The Natural State has been paying $38 million a year to fund programs to support desegregation, such as magnet schools and transportation. The payments were the result of a 1989 settlement agreement in a desegregation lawsuit between the state and the three school districts. Lawmakers now claim the programs are wasteful and no longer necessary.
Although the Eighth Circuit concluded that the district court judge's ruling may have merit, it held that no "specific findings of fact" were made to support his decision to discharge Arkansas' obligation sua sponte.

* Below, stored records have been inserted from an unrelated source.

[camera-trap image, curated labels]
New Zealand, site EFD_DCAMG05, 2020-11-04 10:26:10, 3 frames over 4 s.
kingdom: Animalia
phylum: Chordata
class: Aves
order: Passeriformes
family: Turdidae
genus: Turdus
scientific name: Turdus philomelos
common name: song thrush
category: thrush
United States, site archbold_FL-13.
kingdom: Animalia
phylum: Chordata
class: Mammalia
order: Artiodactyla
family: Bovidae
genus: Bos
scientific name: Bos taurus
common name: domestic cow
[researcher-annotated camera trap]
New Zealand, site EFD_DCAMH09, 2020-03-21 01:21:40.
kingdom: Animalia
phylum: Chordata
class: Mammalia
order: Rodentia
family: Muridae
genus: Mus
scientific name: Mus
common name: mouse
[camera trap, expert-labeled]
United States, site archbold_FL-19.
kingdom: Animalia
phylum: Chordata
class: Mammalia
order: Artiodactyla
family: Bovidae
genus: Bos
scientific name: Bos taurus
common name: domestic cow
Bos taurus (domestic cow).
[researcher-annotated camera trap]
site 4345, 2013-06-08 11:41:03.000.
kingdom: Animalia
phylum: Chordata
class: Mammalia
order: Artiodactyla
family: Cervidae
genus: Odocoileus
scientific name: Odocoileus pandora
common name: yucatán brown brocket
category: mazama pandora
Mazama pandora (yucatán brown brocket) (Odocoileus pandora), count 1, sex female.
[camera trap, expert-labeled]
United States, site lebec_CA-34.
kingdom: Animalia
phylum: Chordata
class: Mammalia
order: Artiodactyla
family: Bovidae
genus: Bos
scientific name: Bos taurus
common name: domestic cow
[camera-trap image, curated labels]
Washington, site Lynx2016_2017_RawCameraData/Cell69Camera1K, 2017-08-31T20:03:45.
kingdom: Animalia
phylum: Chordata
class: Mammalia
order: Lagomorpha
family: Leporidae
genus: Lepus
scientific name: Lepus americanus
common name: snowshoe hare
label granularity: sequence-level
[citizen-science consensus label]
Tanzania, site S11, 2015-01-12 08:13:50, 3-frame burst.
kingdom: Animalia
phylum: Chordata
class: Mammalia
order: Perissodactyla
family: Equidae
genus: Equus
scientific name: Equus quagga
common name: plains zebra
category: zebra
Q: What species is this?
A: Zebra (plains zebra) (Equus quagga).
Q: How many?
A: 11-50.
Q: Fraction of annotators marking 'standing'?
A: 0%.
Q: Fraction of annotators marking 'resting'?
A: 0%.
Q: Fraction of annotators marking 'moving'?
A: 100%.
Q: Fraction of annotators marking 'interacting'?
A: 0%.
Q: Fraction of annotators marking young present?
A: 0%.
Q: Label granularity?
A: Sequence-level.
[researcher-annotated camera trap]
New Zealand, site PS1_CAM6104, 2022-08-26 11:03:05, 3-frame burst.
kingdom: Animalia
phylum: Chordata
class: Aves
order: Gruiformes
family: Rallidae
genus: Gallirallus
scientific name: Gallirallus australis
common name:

Instead of instantly ending desegregation funding, the federal appeals court ruled that Arkansas must first move for relief from its funding obligations, triggering a formal hearing on the evidence and notice, before "the court terminates a constitutional violator's desegregation obligations."
The Eighth Circuit, however, did not guess as to the outcome of such a hearing. Arkansas' effort to obtain relief from its funding obligations will remain undecided until then. However, state officials remained optimistic about the potential results:
"The State continues to move positively toward ending this litigation and taking the courts out of the classrooms of Pulaski County," said Attorney General Dustin McDaniel.